The idea here is to avert the possibility of carbon leakage alongside encouraging producers in non-EU countries to green their manufacturing processes. Moreover, it will ensure a level playing field between imports and EU products. This would also form part of the continent’s broader European Green Deal which endeavours to achieve 55% reduction in carbon emissions compared to 1990 levels by 2030 and become a climate neutral continent by 2050.

Didn’t the EU already have a mechanism in place?

Yes. The gradual introduction of the CBAM would be in parallel with the phasing out of the allocation of free allowances given out under the EU Emissions Trading System (ETS), which was also aimed at supporting the decarbonisation of the region’s industries.

The ETS had set a cap on the amount of greenhouse gas emissions that can be released from industrial installations in certain sectors. Allowances were to be bought on the open decentralised ETS trading market; however, certain allowances were given out for free to prevent carbon leakage. Though effective in addressing the issue of leakage, the EU concluded it dampened the incentive to invest in greener production at home and abroad. This was because of the tendency to rely on free allowances to meet operational requirements and obligations. Thus, the idea to have an import-based tariff instead.

Why are countries worried?

CBAM would initially apply to imports of certain goods and selected precursors, whose production is carbon-intensive and are at risk of ‘leakage’ such as the cement, iron and steel, aluminium, fertilizers, electricity and hydrogen sectors. Eventually, once fully phased in, it would capture more than half of the emissions in ETS covered sectors.
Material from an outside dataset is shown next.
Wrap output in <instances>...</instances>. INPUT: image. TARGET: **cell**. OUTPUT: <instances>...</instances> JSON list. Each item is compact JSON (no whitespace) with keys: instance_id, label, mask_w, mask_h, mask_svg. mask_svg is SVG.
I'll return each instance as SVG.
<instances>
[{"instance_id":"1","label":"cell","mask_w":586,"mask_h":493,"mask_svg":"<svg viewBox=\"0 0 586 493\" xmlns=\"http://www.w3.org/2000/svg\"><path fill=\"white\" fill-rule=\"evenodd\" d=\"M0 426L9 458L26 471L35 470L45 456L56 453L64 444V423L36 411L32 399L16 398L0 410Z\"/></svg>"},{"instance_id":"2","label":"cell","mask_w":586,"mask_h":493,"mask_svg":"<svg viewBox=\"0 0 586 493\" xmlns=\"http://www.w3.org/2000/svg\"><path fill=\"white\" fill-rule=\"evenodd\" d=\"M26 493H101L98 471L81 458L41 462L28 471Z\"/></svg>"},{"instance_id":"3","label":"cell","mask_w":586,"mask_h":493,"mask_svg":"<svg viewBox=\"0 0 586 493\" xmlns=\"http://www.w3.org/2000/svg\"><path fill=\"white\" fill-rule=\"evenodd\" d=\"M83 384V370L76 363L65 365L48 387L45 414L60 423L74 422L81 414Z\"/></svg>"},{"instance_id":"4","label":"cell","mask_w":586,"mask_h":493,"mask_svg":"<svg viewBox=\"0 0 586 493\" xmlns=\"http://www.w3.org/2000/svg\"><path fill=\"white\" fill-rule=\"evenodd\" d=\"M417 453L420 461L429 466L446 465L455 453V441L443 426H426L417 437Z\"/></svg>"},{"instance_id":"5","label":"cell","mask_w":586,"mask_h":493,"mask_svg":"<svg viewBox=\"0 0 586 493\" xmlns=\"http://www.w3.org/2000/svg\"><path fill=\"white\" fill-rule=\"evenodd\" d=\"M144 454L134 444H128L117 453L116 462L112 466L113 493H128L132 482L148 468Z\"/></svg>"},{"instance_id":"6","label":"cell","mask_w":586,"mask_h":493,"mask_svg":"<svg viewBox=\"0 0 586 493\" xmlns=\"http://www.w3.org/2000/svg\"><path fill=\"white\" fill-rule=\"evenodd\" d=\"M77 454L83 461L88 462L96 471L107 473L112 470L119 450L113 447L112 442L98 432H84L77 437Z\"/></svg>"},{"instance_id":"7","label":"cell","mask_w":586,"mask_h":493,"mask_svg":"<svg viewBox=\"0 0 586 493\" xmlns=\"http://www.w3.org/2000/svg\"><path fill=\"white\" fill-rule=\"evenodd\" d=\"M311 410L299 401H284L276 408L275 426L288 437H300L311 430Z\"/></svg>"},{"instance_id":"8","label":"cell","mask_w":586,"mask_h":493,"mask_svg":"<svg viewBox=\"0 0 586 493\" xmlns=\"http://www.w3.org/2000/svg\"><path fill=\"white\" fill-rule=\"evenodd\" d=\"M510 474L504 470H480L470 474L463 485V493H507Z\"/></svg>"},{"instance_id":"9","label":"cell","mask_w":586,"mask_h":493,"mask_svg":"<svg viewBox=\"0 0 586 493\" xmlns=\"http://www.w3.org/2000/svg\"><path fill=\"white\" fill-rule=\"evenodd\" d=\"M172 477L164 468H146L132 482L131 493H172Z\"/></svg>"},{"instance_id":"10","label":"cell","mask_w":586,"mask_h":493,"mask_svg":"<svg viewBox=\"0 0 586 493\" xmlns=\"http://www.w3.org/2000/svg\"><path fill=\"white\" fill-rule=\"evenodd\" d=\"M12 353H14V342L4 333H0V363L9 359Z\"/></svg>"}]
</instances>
In 2021, the United Nations Conference on Trade and Development (UNCTAD) had concluded that Russia, China and Turkey were most exposed to the mechanism. Considering the level of exports to the union in these sectors, it stated India, Brazil and South Africa would be most affected among the developing countries. Mozambique would be the most exposed least-developing country. Important to note, countries in the EU combined represent about 14% of India’s export mix for all products, steel and aluminium included.

Mannat Jaspal, Associate Fellow at the Observer Research Foundation (ORF) notes that India’s exports in the five segments represented less than 2% of the total exports to the EU between 2019 and 2021. However, according to Ms. Jaspal, while the impact of the regulation may appear limiting, its long-term effects can be severe for multiple factors. First, EU being India’s third largest trade partner and given the latter’s projected growth trajectories, the size of exports (including in the CBAM sectors) will invariably rise. Secondly, CBAM’s scope would expand beyond its current ambit to include other sectors as well. “Given India’s products have a higher carbon intensity than its European counterparts, the carbon tariffs imposed will be proportionally higher making Indian exports substantially uncompetitive,” she told The Hindu. And finally, international climate policies (including CBAM) will compel other countries to impose similar regulation eventually translating to “a significant impact” on India’s trading relationships and balance of payments.

It was informed, earlier this month. in a joint statement during the inaugural EU-India Trade and Technology Council, that “the two sides have also agreed to intensify their engagement on carbon border measures.” Commerce Minister Piyush Goyal also mentioned that the two sides “remain engaged” and are discussing the issue.